Bagaimana dengan usaha mewujudkan tujuan Muhammadiyah? Mewujudkan tujuan sebagai cita-cita gerakan Islam itu memang lama, mungkin tidak akan terwujud seutuhnya, tetapi setidaknya mendekati. Muhammadiyah terus berusaha keras untuk mewujudkan masyarakat Islam dan menyebarkan misi rahmatan lil-‘alamin. Memang belum sampai ke puncak peradaban Islam, tetapi terus mewujudkan kehidupan yang Islami dalam berbagai aspek. Kalau tentang terwujudnya cita-cita Islam secara paripurna sebagaimana dilakukan ormas, bahkan negara di manapun masih banyak yang belum mampu mewujudkan tujuan dan cita-citanya. Demikianlah kompleksitas kehidupan, tidak sesederhana yang dibayangkan. Kewajiban dan tugas para pelakunya ialah berikhtiar maksimal sesuai dengan jalur perjuangan yang dipilih sebagai jalan ijtihad dan jihad perjuangan Islam!

Politik Kebangsaan

Muhammadiyah sejak berdiri 1912 sampai saat ini bergerak dalam politik kebangsaan, yakni membangun bangsa dan negara serta terlibat aktif dalam dinamikanya sesuai posisinya sebagai organisasi keagamaan dan kemasyarakatan. Bersamaan dengan itu melalui Khittah yang ditentukan Muktamar dan Tanwir dari periode ke periode dengan tegas Muhammadiyah tidak mengambil jalan politik praktis atau politik yang berorientasi pada perebutan kursi kekuasaan sebagaimana dilakukan oleh partai atau kekuatan politik formal. Muhammadiyah berijtihad memilih gerakan politik kebangsaan-kenegaraan yang bersifat umum dalam usaha membangun masyarakat dan bangsa.

Muhammadiyah memang pernah menjadi Anggota Istimewa Masyumi tahun 1945-1962, tetapi tidak otomatis menjadi partai politik meski saat itu terlibat dalam politik praktis. Sejak Masyumi bubar Muhammadiyah menarik diri dari keterlibatan partai politik dan kegiatan politik praktis. Kesibukan terlibat dalam politik kepartaian menyebabkan dakwah dan amal usaha Muhammadiyah terbengkalai. Muhammadiyah pun dikelola dengan rasa dan cara partai politik. Karena itu,  lahirlah sejumlah Khittah yang menjadi garis perjuangan dalam politik yakni Khittah Ponorogo 1969, Khittah Ujung Pandang 1971, Khittah Surabaya 1978, dan kompilasi terakhir  Khittah Denpasar 2002 yang disebut “Khittah Berbangsa dan Bernegara”.

→ Bahan

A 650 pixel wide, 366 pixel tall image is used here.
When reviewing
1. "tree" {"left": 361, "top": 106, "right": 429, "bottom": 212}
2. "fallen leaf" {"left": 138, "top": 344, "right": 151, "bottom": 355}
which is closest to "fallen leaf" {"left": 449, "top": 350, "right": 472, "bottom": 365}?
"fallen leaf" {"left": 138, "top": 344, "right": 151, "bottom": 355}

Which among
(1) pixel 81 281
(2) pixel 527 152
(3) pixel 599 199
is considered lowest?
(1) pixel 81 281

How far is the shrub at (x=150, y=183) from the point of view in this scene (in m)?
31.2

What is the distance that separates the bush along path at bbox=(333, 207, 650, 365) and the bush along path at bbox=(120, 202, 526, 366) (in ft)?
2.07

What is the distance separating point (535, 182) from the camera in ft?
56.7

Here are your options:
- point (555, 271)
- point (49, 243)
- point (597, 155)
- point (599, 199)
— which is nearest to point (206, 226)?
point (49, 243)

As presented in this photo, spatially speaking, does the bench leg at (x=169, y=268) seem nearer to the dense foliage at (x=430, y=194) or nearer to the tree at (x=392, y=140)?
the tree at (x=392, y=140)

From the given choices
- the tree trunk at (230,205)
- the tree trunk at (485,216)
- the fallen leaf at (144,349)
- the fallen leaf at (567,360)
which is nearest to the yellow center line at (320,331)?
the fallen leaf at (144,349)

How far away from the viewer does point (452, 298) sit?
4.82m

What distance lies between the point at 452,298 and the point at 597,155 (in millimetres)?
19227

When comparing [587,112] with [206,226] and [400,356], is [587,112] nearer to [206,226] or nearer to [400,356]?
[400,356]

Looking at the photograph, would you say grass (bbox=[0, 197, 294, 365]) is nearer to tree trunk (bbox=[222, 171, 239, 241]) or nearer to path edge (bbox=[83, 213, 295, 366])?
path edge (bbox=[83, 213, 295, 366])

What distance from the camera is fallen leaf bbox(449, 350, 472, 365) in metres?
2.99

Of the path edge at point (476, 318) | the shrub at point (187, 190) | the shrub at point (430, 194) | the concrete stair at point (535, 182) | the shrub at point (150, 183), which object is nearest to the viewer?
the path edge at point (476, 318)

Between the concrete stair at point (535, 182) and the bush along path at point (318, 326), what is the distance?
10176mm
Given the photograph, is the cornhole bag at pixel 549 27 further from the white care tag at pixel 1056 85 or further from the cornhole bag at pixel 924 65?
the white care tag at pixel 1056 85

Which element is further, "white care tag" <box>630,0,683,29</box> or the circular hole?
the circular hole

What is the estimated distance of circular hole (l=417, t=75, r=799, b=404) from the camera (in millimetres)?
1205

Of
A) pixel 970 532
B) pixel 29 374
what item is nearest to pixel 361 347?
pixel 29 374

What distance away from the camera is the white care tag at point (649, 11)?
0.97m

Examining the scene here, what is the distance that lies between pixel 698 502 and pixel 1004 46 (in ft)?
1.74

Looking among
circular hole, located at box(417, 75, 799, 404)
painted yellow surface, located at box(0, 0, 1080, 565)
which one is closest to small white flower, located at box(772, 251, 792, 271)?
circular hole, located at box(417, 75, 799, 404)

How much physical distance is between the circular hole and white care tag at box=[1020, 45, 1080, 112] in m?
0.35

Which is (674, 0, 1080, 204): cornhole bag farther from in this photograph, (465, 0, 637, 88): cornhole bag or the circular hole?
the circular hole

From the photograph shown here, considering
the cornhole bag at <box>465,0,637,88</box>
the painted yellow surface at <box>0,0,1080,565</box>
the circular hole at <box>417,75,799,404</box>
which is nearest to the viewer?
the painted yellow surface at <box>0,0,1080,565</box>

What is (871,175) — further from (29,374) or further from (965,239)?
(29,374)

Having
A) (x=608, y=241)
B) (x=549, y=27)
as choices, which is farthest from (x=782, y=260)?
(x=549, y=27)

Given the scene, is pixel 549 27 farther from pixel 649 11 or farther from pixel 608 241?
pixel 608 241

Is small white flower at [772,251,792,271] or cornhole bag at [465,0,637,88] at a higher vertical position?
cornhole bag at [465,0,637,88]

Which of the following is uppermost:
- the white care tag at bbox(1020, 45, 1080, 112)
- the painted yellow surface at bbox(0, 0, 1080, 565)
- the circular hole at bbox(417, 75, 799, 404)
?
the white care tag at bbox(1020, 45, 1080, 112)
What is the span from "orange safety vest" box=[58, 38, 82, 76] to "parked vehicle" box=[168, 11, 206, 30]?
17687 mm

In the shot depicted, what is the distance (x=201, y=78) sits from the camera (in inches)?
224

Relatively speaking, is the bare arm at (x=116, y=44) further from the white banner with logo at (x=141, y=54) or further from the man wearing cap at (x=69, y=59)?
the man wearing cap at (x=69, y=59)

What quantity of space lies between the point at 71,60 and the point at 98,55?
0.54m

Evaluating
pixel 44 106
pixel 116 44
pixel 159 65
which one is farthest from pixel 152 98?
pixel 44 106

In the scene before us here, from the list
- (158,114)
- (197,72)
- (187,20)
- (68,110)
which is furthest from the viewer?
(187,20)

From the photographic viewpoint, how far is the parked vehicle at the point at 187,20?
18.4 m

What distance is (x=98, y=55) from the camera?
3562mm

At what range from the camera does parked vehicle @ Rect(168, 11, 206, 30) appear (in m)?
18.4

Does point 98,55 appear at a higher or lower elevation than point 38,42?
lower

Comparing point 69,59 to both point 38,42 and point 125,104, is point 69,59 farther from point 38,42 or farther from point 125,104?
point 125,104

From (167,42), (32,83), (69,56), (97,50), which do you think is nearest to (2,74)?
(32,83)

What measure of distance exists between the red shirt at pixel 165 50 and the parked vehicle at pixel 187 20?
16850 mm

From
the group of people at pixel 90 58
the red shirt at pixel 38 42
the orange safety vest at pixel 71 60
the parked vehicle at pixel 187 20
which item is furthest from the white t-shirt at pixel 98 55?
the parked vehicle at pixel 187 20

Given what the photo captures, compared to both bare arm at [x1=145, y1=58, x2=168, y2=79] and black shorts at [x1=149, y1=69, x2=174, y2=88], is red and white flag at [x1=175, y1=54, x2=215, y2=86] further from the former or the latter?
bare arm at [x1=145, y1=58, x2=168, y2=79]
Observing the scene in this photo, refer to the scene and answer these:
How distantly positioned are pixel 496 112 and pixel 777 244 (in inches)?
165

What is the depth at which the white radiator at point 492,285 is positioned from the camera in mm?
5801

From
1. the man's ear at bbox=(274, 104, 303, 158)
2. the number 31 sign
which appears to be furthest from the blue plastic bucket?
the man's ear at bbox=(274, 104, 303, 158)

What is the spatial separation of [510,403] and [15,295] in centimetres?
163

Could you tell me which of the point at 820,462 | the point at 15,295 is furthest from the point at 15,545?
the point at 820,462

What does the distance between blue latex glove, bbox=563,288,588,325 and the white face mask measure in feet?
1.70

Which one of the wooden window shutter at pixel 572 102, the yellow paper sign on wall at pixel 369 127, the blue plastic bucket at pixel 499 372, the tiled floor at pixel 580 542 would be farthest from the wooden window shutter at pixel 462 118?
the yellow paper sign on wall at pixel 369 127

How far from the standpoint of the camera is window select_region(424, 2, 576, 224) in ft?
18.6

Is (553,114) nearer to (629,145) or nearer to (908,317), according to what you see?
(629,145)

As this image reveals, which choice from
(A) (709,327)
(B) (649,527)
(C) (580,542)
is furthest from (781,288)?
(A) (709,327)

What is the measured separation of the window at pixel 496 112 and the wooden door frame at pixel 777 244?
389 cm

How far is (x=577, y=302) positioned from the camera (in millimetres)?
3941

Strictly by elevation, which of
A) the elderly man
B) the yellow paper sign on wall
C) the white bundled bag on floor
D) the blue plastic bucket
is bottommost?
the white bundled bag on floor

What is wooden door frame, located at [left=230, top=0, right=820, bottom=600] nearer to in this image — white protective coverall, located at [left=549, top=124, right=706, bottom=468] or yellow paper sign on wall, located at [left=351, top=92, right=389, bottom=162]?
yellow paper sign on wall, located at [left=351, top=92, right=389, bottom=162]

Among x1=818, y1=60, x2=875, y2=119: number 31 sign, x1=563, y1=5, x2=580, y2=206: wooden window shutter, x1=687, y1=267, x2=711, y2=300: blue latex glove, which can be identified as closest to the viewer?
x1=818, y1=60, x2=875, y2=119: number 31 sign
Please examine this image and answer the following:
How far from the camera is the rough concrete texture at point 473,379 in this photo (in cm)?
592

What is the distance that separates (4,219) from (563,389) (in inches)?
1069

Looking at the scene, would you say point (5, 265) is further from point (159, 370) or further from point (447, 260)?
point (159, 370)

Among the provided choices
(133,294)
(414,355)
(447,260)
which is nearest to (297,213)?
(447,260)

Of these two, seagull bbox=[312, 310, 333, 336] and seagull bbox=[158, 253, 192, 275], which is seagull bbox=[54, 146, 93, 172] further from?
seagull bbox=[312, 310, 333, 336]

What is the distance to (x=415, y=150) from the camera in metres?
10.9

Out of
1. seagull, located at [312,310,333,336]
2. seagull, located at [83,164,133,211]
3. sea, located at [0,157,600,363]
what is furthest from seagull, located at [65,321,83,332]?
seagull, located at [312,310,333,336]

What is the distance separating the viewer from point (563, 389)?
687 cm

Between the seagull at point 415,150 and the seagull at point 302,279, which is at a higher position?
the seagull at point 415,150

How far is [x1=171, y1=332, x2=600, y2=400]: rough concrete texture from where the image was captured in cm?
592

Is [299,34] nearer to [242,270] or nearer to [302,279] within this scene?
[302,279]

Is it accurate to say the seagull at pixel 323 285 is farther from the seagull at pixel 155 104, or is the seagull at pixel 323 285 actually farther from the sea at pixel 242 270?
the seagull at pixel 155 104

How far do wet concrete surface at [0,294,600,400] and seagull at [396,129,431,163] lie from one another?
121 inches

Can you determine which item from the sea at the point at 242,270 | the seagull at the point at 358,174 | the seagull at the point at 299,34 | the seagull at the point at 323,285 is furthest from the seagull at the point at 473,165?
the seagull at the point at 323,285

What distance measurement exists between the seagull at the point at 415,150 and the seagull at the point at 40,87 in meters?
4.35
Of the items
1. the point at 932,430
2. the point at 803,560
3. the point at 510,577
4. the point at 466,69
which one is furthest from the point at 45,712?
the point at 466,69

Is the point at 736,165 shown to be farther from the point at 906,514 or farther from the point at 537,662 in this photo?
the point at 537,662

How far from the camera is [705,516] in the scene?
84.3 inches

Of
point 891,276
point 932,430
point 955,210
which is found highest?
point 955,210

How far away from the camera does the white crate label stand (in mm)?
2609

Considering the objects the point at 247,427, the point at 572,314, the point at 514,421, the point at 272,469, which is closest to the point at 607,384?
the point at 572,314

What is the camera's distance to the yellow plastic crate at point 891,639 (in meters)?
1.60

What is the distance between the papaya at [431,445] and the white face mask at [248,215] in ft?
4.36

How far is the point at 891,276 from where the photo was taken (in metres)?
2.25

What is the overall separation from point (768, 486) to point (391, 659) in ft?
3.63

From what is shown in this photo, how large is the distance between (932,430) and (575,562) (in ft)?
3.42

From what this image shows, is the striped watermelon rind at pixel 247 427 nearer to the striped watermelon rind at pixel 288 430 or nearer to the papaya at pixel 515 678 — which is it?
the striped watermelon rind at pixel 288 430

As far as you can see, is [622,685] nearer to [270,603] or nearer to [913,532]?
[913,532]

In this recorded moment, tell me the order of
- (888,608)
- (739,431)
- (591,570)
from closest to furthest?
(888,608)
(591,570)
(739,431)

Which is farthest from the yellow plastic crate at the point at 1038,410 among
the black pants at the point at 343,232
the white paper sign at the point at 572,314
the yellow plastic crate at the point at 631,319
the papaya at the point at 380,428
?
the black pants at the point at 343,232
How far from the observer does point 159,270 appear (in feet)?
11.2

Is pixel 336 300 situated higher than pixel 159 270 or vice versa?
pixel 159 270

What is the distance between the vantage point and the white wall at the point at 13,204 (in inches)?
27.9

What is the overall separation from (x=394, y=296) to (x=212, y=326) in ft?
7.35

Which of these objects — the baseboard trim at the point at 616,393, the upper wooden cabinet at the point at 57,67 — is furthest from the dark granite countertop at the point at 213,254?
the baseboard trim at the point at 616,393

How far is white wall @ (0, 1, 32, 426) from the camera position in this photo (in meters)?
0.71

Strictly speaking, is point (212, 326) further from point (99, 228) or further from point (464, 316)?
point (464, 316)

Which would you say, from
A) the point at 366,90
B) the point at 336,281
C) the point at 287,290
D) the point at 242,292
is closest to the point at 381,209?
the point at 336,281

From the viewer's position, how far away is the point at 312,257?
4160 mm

→ Soal Dikerjakan
Salin bagian artikel tentang Muhammadiyah di atas, dari "Muhammadiyah sejak berdiri" sampai "masyarakat dan bangsa.", tanpa mengubah satu kata pun.

→ Tugas Selesai
Muhammadiyah sejak berdiri 1912 sampai saat ini bergerak dalam politik kebangsaan, yakni membangun bangsa dan negara serta terlibat aktif dalam dinamikanya sesuai posisinya sebagai organisasi keagamaan dan kemasyarakatan. Bersamaan dengan itu melalui Khittah yang ditentukan Muktamar dan Tanwir dari periode ke periode dengan tegas Muhammadiyah tidak mengambil jalan politik praktis atau politik yang berorientasi pada perebutan kursi kekuasaan sebagaimana dilakukan oleh partai atau kekuatan politik formal. Muhammadiyah berijtihad memilih gerakan politik kebangsaan-kenegaraan yang bersifat umum dalam usaha membangun masyarakat dan bangsa.